Django Crawler¶
The code¶
You can find the code on github: http://github.com/ericholscher/django-crawler
Core features¶
The Crawler at the beginning loops through all of your URLConfs. It then loads up all of the regular expressions from these URLConfs to examine later. Once the crawler is done crawling your site, it will tell you what URLConf entries are not being hit.
Plugins¶
The main functionality of Crawler is implemented through plugins.
Plugins¶
A list of the included plugins with the project
Time Plugin¶
This plugin will measure the time that it took to run each of your views, and output the ones that have taken the longest.
Available options¶
-t –time¶
The -t option, as the help says: Pass -t to time your requests. This outputs the time it takes to run each request on your site. This option also tells the crawler to output the top 10 URLs that took the most time at the end of it’s run. Here is an example output from running it on my site with -t -v 2:
Getting /blog/2007/oct/17/umw-blog-ring/ ({}) from (/blog/2007/oct/17/umw-blog-ring/)
Time Elapsed: 0.256254911423
Getting /blog/2007/dec/20/logo-lovers/ ({}) from (/blog/2007/dec/20/logo-lovers/)
Time Elapsed: 0.06906914711
Getting /blog/2007/dec/18/getting-real/ ({}) from (/blog/2007/dec/18/getting-real/)
Time Elapsed: 0.211296081543
Getting /blog/ ({u'page': u'5'}) from (/blog/?page=4)
Time Elapsed: 0.165636062622
NOT MATCHED: account/email/
NOT MATCHED: account/register/
NOT MATCHED: admin/doc/bookmarklets/
NOT MATCHED: admin/doc/tags/
NOT MATCHED: admin/(.*)
NOT MATCHED: admin/doc/views/
NOT MATCHED: account/signin/complete/
NOT MATCHED: account/password/
NOT MATCHED: resume/
/blog/2008/feb/9/another-neat-ad/ took 0.743204
/blog/2007/dec/20/browser-tabs/#comments took 0.637164
/blog/2008/nov/1/blog-post-day-keeps-doctor-away/ took 0.522269
Usage¶
The crawler is implemented as a management command.
Step 1: pip install django-crawler
Step 2: Add crawler to your INSTALLED_APPS
Step 3: The syntax for invoking the crawler looks like:
./manage.py crawler [options] [relative_start_url]
Relative start URLs are assumed to be relative to the site root and should look like ‘some/path’, ‘home’, or even ‘/’. The relative start URL will be normalized with leading and trailing slashes if they are not provided. The default relative start URL is ‘/’.
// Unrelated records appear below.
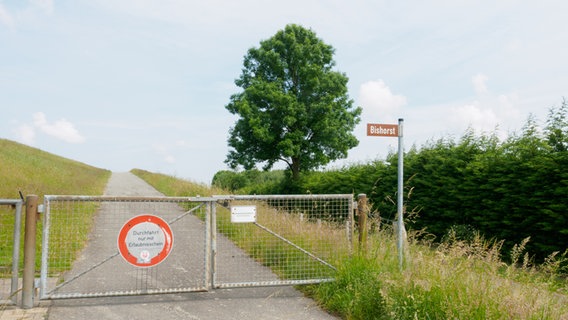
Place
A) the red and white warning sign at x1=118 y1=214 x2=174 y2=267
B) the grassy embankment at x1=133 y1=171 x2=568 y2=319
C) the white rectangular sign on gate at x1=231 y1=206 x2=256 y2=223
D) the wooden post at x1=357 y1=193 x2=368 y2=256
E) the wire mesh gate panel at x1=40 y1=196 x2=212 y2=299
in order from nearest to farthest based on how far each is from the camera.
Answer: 1. the grassy embankment at x1=133 y1=171 x2=568 y2=319
2. the wire mesh gate panel at x1=40 y1=196 x2=212 y2=299
3. the red and white warning sign at x1=118 y1=214 x2=174 y2=267
4. the white rectangular sign on gate at x1=231 y1=206 x2=256 y2=223
5. the wooden post at x1=357 y1=193 x2=368 y2=256

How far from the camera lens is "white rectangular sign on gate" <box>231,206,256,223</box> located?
7066 mm

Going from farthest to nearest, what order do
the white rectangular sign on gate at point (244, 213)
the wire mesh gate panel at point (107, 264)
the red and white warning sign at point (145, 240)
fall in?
the white rectangular sign on gate at point (244, 213), the red and white warning sign at point (145, 240), the wire mesh gate panel at point (107, 264)

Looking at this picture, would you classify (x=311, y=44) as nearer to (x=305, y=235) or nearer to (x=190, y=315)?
(x=305, y=235)

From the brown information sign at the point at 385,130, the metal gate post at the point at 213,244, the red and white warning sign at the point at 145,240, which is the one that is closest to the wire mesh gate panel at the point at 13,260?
the red and white warning sign at the point at 145,240

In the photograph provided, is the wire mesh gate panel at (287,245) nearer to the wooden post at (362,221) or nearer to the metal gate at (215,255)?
the metal gate at (215,255)

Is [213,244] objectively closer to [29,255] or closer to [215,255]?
[215,255]

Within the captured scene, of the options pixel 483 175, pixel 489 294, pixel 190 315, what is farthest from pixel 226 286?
pixel 483 175

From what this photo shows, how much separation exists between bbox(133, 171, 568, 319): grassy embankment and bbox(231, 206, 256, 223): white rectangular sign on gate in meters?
1.46

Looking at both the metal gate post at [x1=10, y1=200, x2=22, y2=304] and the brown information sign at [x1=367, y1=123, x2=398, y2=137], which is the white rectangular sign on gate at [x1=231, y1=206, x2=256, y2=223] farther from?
the metal gate post at [x1=10, y1=200, x2=22, y2=304]

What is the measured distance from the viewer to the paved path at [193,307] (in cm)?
602

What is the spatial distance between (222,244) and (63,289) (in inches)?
167

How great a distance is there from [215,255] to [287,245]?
1944 millimetres

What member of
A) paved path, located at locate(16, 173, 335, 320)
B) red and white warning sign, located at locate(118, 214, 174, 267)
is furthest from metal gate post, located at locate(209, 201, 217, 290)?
red and white warning sign, located at locate(118, 214, 174, 267)

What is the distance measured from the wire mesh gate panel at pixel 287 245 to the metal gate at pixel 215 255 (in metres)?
0.02
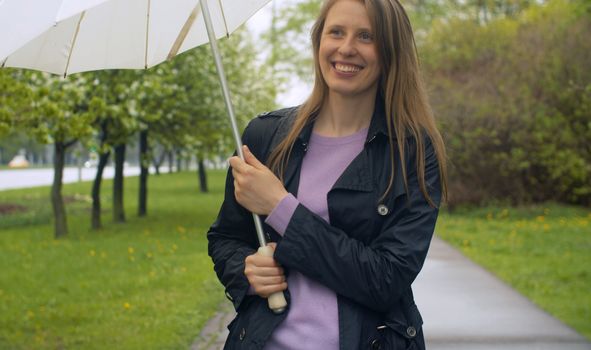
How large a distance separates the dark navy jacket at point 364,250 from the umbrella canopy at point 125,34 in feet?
2.19

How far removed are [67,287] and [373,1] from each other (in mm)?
7855

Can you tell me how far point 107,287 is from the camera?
945 centimetres

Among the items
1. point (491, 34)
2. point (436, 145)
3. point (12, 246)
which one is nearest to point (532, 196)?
point (491, 34)

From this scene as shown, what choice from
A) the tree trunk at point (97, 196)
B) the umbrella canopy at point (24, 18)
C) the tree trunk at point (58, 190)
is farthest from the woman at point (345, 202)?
the tree trunk at point (97, 196)

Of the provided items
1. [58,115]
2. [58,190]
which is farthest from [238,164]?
[58,190]

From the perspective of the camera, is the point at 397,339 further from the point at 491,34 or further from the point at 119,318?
the point at 491,34

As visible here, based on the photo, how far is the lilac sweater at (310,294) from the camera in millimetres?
2273

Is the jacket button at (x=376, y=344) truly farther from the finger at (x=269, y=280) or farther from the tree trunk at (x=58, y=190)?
the tree trunk at (x=58, y=190)

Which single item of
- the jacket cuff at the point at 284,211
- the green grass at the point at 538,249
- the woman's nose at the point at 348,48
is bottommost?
the green grass at the point at 538,249

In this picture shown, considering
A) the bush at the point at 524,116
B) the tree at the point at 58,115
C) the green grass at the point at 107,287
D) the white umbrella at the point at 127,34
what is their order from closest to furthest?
1. the white umbrella at the point at 127,34
2. the green grass at the point at 107,287
3. the tree at the point at 58,115
4. the bush at the point at 524,116

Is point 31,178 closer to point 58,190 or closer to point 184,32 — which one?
point 58,190

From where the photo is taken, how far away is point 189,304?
8172mm

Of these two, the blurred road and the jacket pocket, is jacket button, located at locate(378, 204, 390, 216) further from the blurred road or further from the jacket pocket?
the blurred road

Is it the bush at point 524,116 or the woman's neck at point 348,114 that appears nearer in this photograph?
the woman's neck at point 348,114
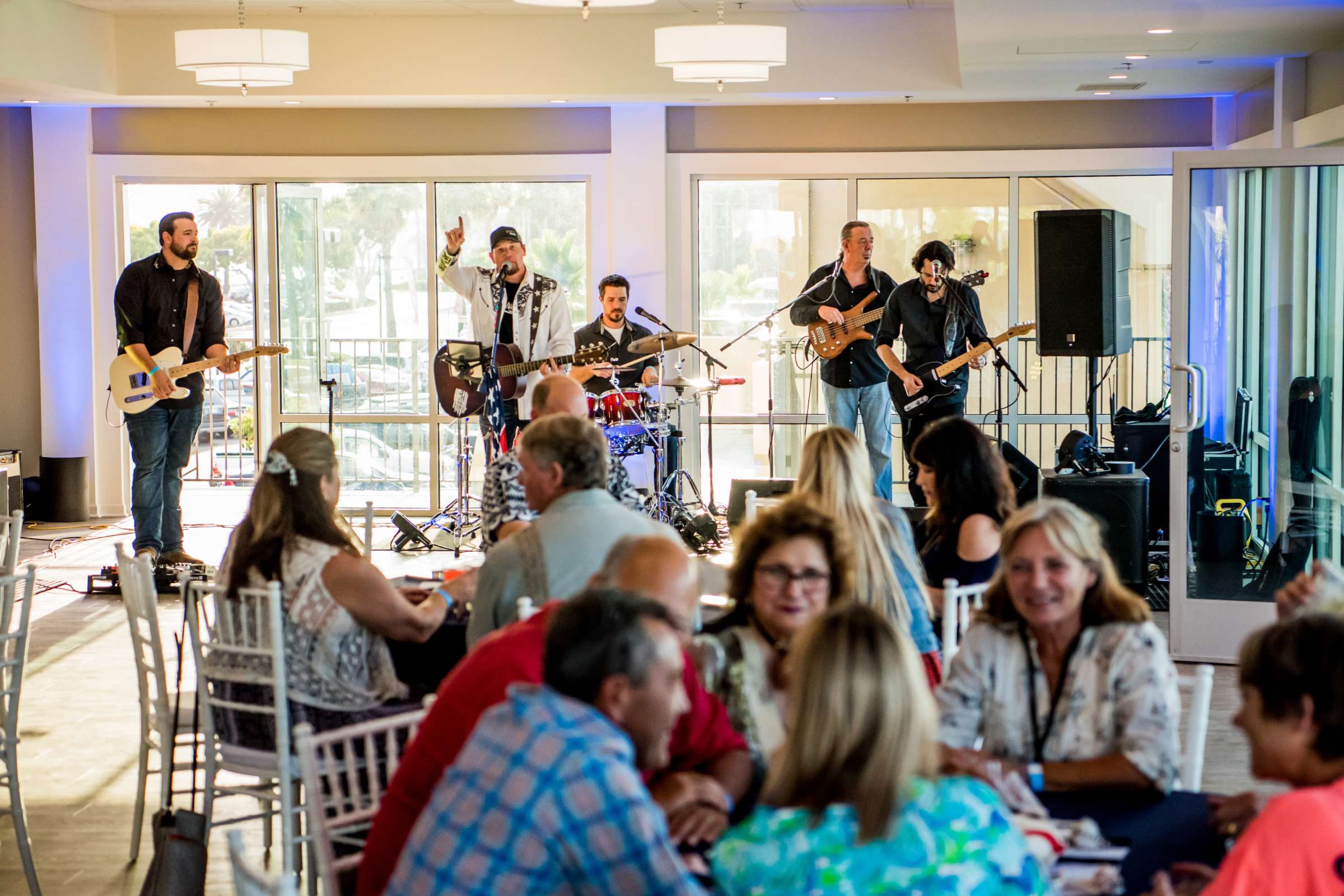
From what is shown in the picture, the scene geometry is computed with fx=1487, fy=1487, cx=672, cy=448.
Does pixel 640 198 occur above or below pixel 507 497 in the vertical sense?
above

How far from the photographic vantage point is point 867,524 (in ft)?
11.9

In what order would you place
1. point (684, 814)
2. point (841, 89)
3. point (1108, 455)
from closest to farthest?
point (684, 814) < point (1108, 455) < point (841, 89)

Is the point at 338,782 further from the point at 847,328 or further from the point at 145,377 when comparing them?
the point at 847,328

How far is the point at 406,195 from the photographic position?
35.0 ft

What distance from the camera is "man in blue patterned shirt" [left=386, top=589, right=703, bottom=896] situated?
1.83m

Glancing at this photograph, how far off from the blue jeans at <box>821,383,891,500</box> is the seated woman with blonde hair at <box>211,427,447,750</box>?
217 inches

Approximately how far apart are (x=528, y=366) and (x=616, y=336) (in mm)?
1024

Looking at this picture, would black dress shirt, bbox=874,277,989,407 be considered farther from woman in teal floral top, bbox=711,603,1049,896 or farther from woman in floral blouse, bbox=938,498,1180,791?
woman in teal floral top, bbox=711,603,1049,896

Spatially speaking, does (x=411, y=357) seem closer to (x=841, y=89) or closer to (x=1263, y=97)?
(x=841, y=89)

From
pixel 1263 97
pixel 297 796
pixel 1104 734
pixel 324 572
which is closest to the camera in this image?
pixel 1104 734

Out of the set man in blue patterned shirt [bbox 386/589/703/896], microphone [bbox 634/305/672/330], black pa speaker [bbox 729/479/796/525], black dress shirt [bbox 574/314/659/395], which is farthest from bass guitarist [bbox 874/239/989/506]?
man in blue patterned shirt [bbox 386/589/703/896]

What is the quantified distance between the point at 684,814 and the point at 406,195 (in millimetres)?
8883

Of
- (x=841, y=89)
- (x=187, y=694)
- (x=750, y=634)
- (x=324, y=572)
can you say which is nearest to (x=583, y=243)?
(x=841, y=89)

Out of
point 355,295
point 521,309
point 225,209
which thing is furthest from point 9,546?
point 225,209
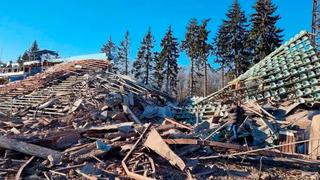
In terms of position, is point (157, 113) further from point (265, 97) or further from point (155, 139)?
point (155, 139)

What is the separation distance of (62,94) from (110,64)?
8.45 m

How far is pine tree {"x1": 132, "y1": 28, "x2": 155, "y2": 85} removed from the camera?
53156 mm

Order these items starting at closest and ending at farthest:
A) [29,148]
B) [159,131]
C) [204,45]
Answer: [29,148], [159,131], [204,45]

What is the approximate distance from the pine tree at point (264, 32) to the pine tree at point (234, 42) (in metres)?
2.06

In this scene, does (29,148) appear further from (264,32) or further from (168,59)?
(168,59)

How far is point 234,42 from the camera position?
41.9 metres

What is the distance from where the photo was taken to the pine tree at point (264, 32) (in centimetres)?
3594

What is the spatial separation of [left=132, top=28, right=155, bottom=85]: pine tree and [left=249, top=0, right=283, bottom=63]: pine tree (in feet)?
58.7

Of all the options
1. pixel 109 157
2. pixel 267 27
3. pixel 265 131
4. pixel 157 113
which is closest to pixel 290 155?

The crawler at the moment has 4 options implemented on it. It crawls your site using the Django Test Client (so no network traffic is required!) This allows the crawler to have intimate knowledge of your Django Code. This allows it to have features that other crawlers can’t have.
Options¶
-v –verbosity [0,1,2]¶
Same as most django apps. Set it to 2 to get a lot of output. 1 is the default, which will only output errors.